Politische Perspektiven:
III.8. Dienstleistung statt Bürokratie - für ein modernes Staatsverständnis

(1) Der Staat hat für den Interessensausgleich in der Gesellschaft zu sorgen, um den sozialen Zusammenhalt und die soziale Sicherheit und damit das friedliche Zusammenleben der Bürgerinnen und Bürger zu gewährleisten. Die Organe des Staates und deren Handeln müssen demokratisch legitimiert sein. Ein dauerhafter innerer Frieden der Gesellschaft kann nur durch Anwendung von allgemein anerkannten fairen Regeln und die gerechte und gleiche Behandlung der Bürgerinnen und Bürger erreicht werden.

(2) Wir glauben nicht, daß der Rückzug des Staates ein Wert an sich ist. Wir sind überzeugt, daß Deregulierung als Selbstzweck zu einer Spaltung der Gesellschaft führen kann. Wir sehen aber ebenso klar die Gefahr eines Übermaßes an Regulierung und Bürokratie, das die Menschen in ihrer Freiheit einengt statt ihnen zu helfen. Wir glauben, daß der Weg zu einem zukunftsorientierten Staatswesen nicht von mehr oder weniger Regeln, sondern von besseren und sinnvollen Regeln bestimmt wird.

(3) Wir brauchen einen aktiven, das heißt einen leistungsfähigen und effizienten Staat, der seine Abläufe an zeitgemäßen Modellen orientiert: Es muß mehr Autonomie, Eigeninitiative und Entscheidungsverantwortung des und der Einzelnen, entsprechend flachere Hierarchien sowie mehr Kundenorientierung und mehr Leistungsorientierung geben.

(4) Wir treten daher für eine Umgestaltung der Beziehungen zwischen Staat und Bürgerinnen bzw. Bürgern ein. Ihnen muß dabei mehr Freiraum und Eigenständigkeit eingeräumt werden. In diesem Zusammenhang treten wir für eine Erweiterung des Prinzips ein, daß dem Schwächeren stärkere Rechte gegeben werden. Das gilt nicht nur für die Geschäfte des täglichen Lebens und die Gewährleistung fairer Austauschverhältnisse, das gilt auch für all die Fragen des Schutzes der Umwelt, der Gesundheit usw, in denen Beweisschwierigkeiten den Schwächeren sehr leicht um sein Recht bringen.

(5) Im demokratischen Rechtsstaat kann es nur Macht geben, die durch das Recht legitimiert und begrenzt ist. Rechtsprechung soll dem Bedürfnis nach Gerechtigkeit dienen.
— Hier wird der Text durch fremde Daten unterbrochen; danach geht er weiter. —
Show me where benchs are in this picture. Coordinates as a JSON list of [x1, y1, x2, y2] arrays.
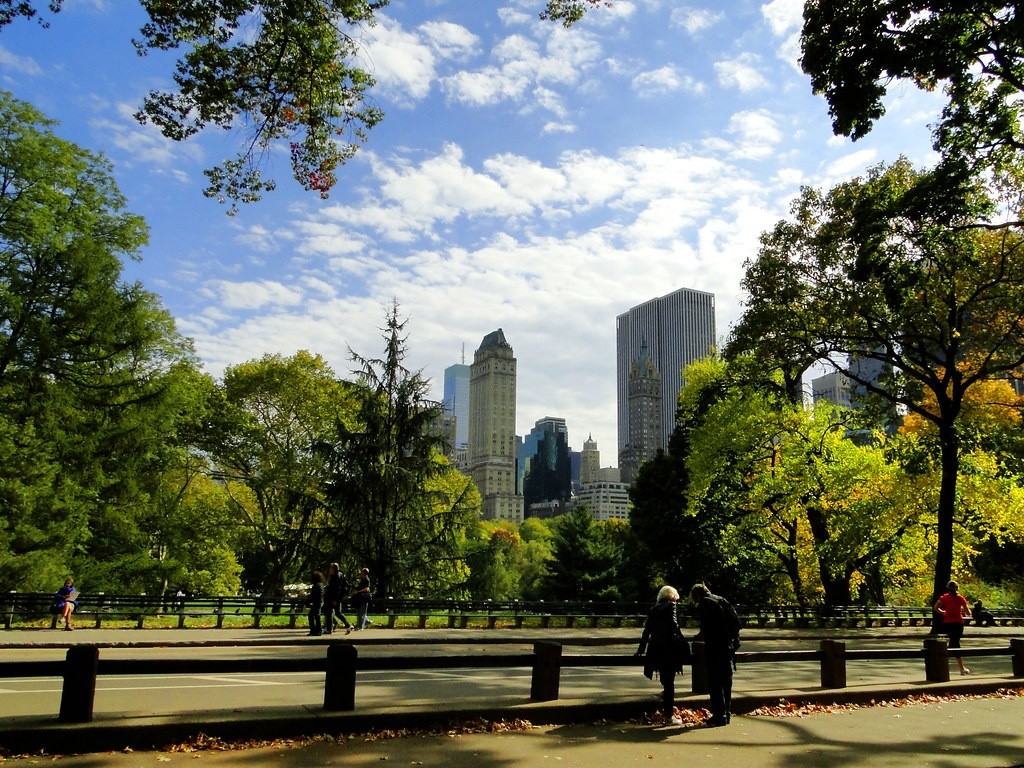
[[3, 590, 1024, 629]]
Der Rechtsstaat bindet die Ausübung der Macht an Recht und Gesetz. Die Bindung an die demokratische Verfassung, an Gewaltenteilung und gegenseitige Machtkontrolle legitimiert die staatliche Befugnis zur Durchsetzung der Rechtsordnung und zur Ausübung des Gewaltmonopols.

(6) Funktionen des demokratischen Rechtsstaats sind es, die Grund- und Menschenrechte umfassend zu sichern, eine humane Ordnung aufbauen und sichern zu helfen, dem sozialen Ausgleich zu dienen, den Schutz der Schwächeren zu gewährleisten und einen wirkungsvollen Beitrag zum Schutz vor Kriminalität zu leisten. Eine freie, gerechte und solidarische Gesellschaft muß jedem Menschen garantieren, daß er rechtzeitig und mit zumutbaren Kosten zu seinem Recht kommt. Lange Verfahren sind daher eine Form der Rechtsverweigerung. Hohe Kosten schließen sozial Schwächere vom Rechtsstaat praktisch aus. Die Erleichterung des Zugangs zum Recht und die Beseitigung sozialer Schranken bei seiner Durchsetzung bleiben daher eine zentrale Aufgabe sozialdemokratischer Politik.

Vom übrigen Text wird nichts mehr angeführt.